_BRANO SCELTO_
--

La soluzione del problemaI Dodici (7) accettano senz'altro la critica mossa dagli ellenisti e sono stimolati a rivedere alcune posizioni. Essi seguono la traiettoria di vedere il problema, di giudicare la situazione e di agire con coerenza. Essi reagiscono senza esitazione per cercare di ovviare alla rottura venutasi a creare: giocano un ruolo mediatore per ristabilire l'unità. La protesta aveva quindi un suo fondamento, non privo di pericoli. Anche se probabilmente non erano loro a regolare il servizio delle mense, restavano i responsabili ultimi in quanto a loro venivano consegnati i beni (cf 4,35; 5,2). Inoltre come autorità costituita e riconosciuta, devono esaminare il caso. I problemi e le difficoltà devono essere affrontati, perché forme di mimetismo o di insabbiamento si rivelano poco produttive, quando non addirittura rovinose. TUTTI vengono convocati per iniziativa dei Dodici (autorità) al tavolo della discussione e TUTTI partecipano: "Allora i Dodici convocarono i discepoli (= i cristiani) e dissero" (6,2a). Per prima cosa essi coinvolgono la comunità, alla quale viene riconosciuta una propria dignità e corresponsabilità. Non si è in presenza di un'autorità dispotica, bensì "di una gestione che si potrebbe chiamare "democratica" e assembleare se i due termini non fossero carichi di connotazioni estranee alla mentalità di Luca". (8) La pedagogia adottata è quella del dialogo, che aiuta a ricomporre ogni situazione dopo una lite. Dopo aver convocato l'assemblea dei cristiani, gli apostoli esprimono la proposta concreta per superare la crisi: la disgiunzione del servizio alla parola di Dio da quello alle mense. Occorre distinguere i ruoli, articolare meglio la comunità. Gli apostoli invitano i "fratelli" della comunità a ricercare sette (9) uomini, che rinunciano a scegliere personalmente, limitandosi ad indicare le due qualità esigite, "buona reputazione e "pieni di Spirito e di saggezza", richieste a coloro che svolgono una mansione pubblica e direttiva (cf 1Tm 3,7-10).
La prima è la buona reputazione presso la comunità. In greco viene usato il verbo martyrein che significa, usato all'attivo, "rendere una buona testimonianza", e, usato al passivo, "riscuotere buona testimonianza". Nel nostro caso ha il senso passivo. In pratica, si esige dal candidato una condotta degna di lode, imparziale e disinteressata. Chi lo sceglie deve quindi fondarsi su ragioni documentabili.

--

_ESTRATTI DEL MATERIALE_
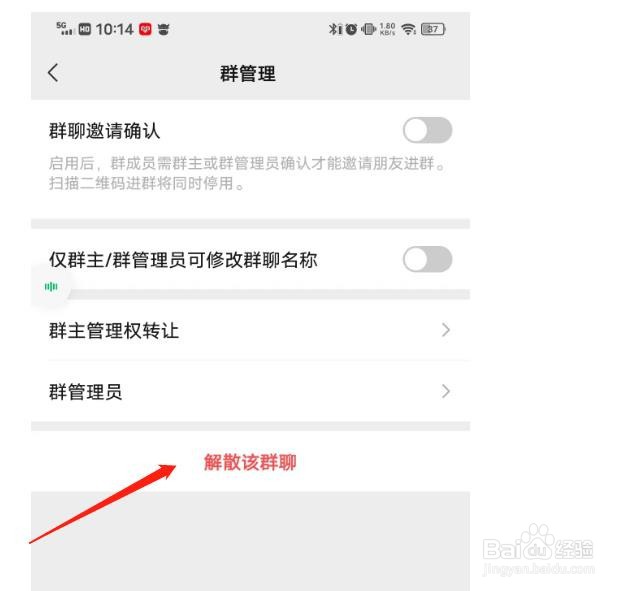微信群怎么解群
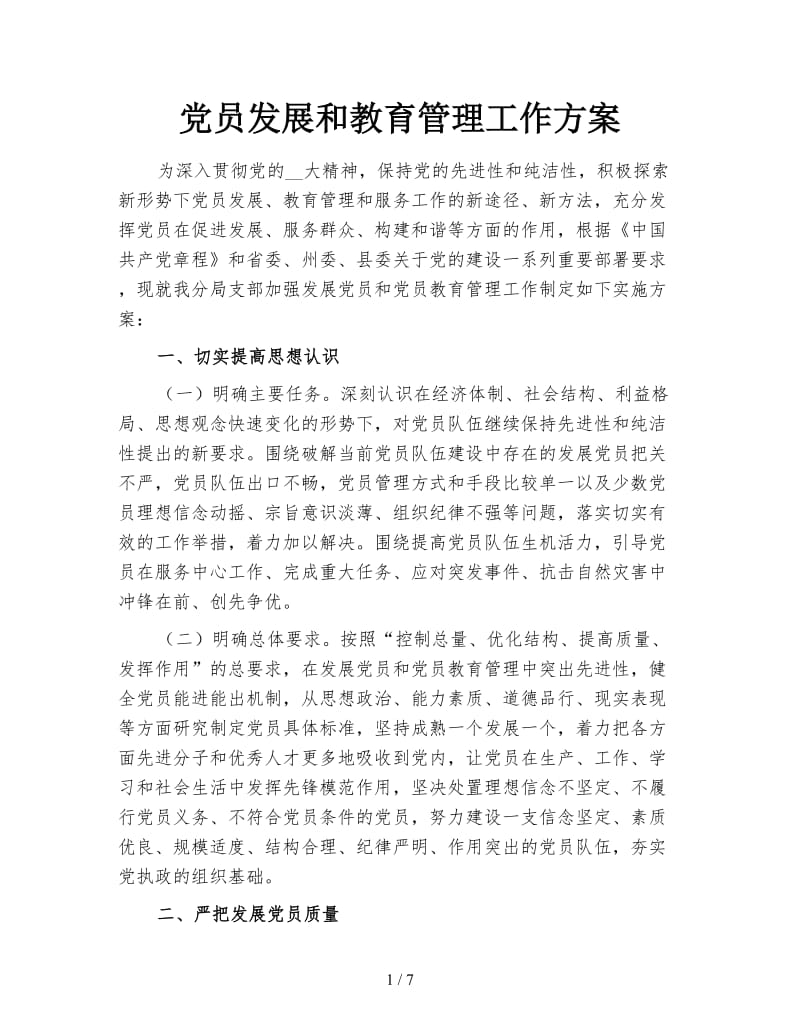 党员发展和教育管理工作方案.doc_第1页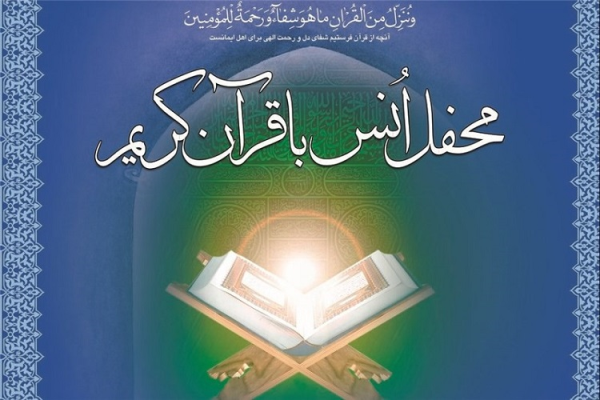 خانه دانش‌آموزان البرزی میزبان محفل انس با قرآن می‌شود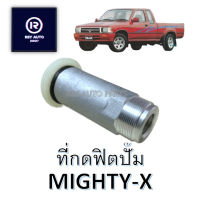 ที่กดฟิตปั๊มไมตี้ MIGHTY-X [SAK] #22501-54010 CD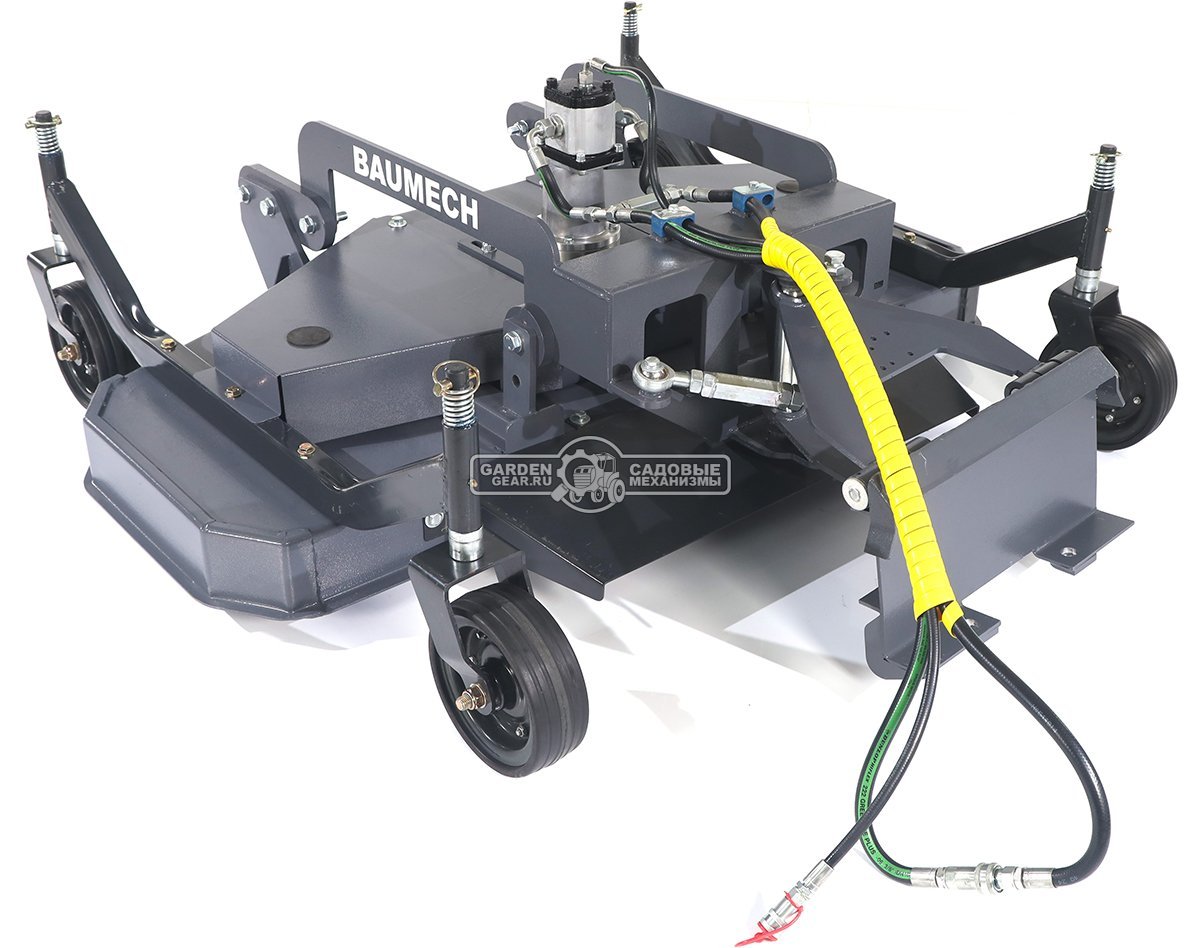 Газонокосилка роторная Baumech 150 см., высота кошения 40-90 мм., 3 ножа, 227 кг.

--

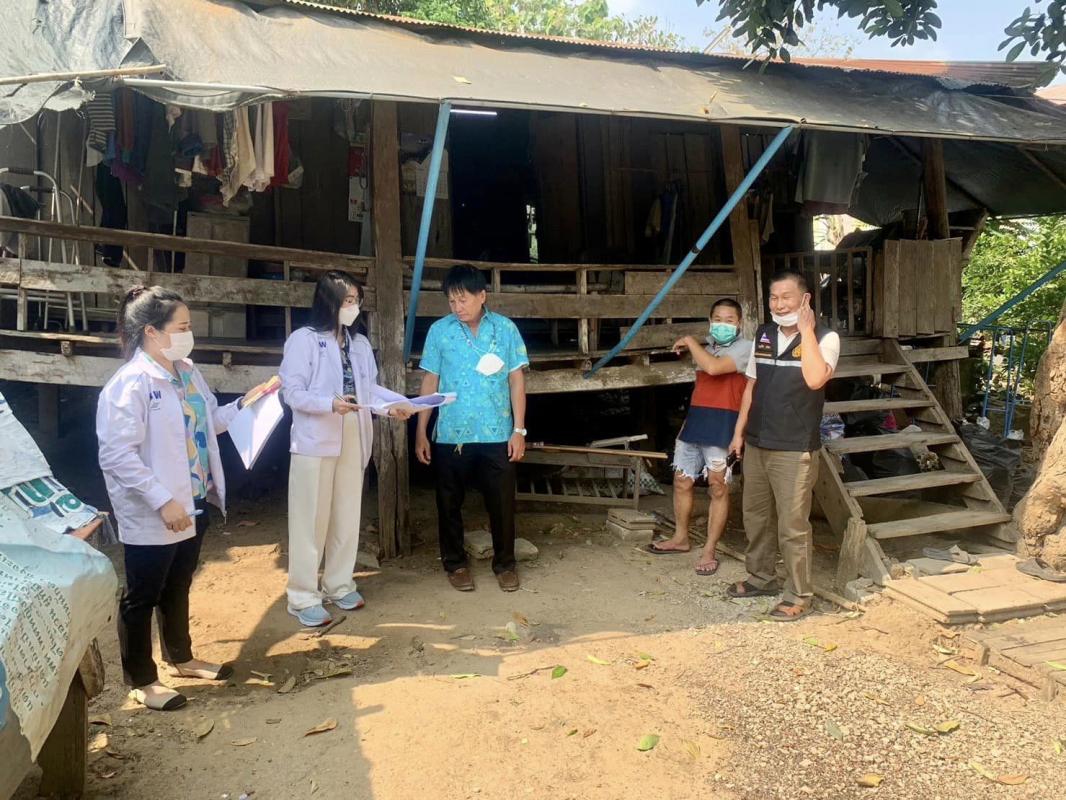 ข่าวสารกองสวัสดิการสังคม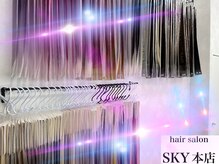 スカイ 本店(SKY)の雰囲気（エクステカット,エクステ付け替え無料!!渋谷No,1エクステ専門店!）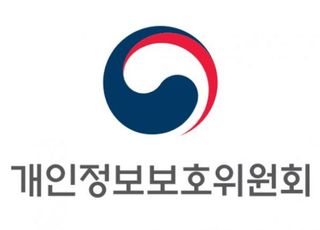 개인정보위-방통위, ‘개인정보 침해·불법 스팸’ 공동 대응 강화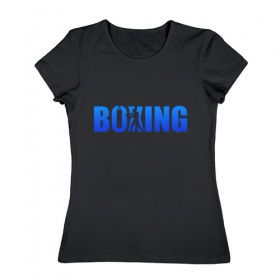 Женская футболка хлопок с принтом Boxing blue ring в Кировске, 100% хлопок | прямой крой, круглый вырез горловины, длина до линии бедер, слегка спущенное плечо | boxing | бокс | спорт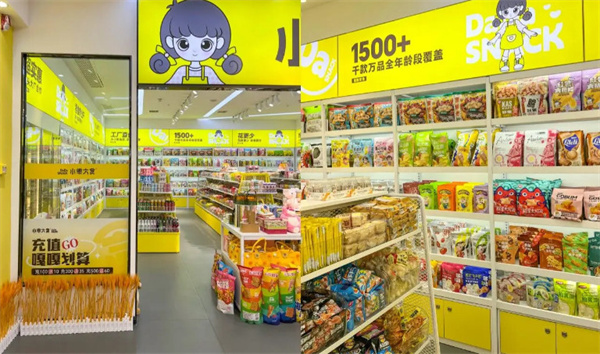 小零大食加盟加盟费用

--

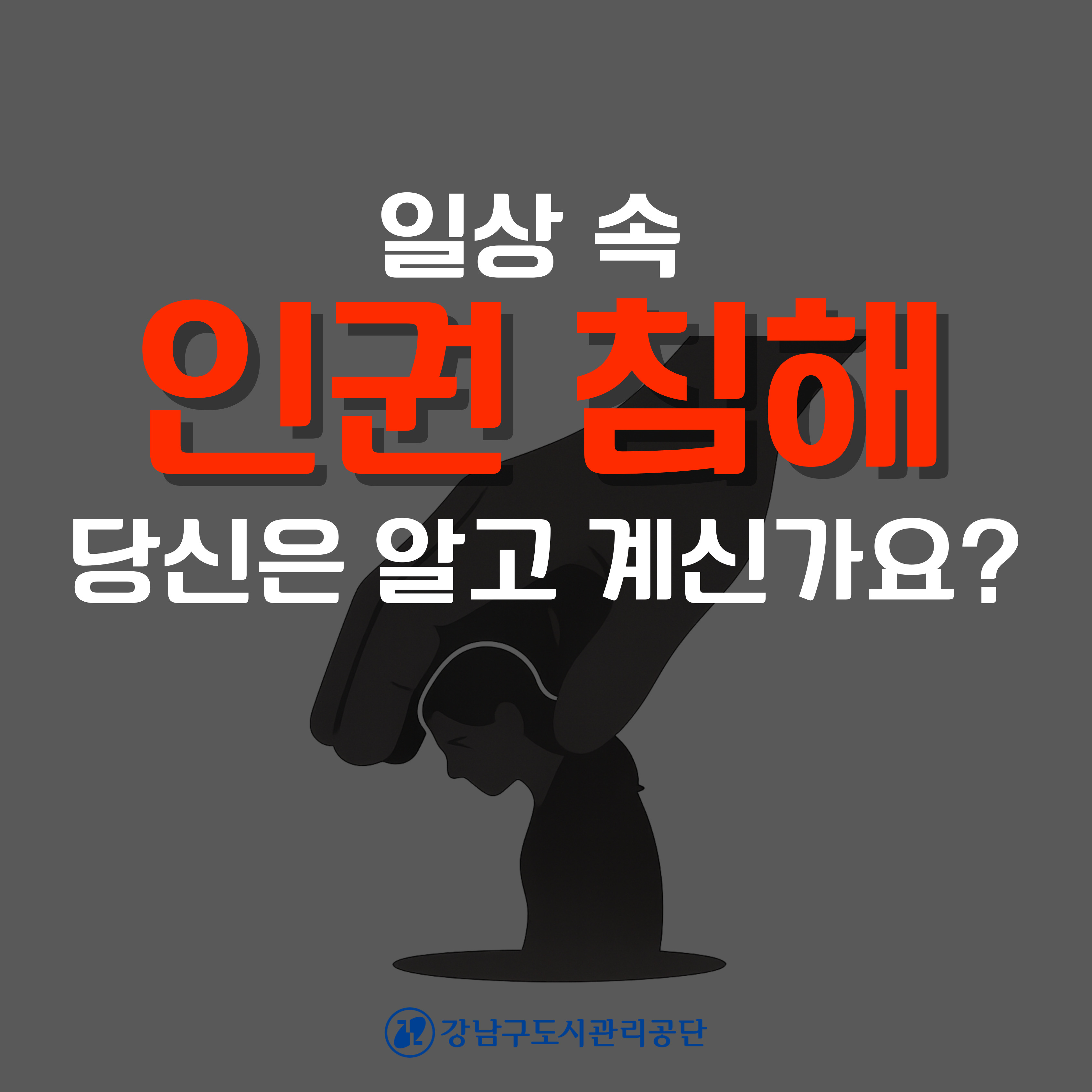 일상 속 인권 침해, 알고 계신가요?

--

_SERIE DI COMPITI_
1) Stabilisci se le seguenti affermazioni concordano con il brano scelto e motiva ciascuna risposta (sì o no) citando alla lettera le parole decisive del testo.
(a) La protesta degli ellenisti era priva di fondamento.
(b) Nel caso esaminato, il verbo martyrein ha senso passivo.
(c) La pedagogia adottata è quella del dialogo.
2) Estrai dal brano scelto, parola per parola, la parte che comincia con "La prima è la" e termina con "su ragioni documentabili.".

_RISPOSTE NUMERATE_
1)
(a) No: "La protesta aveva quindi un suo fondamento, non privo di pericoli."
(b) Sì: "Nel nostro caso ha il senso passivo."
(c) Sì: "La pedagogia adottata è quella del dialogo, che aiuta a ricomporre ogni situazione dopo una lite."

2)
La prima è la buona reputazione presso la comunità. In greco viene usato il verbo martyrein che significa, usato all'attivo, "rendere una buona testimonianza", e, usato al passivo, "riscuotere buona testimonianza". Nel nostro caso ha il senso passivo. In pratica, si esige dal candidato una condotta degna di lode, imparziale e disinteressata. Chi lo sceglie deve quindi fondarsi su ragioni documentabili.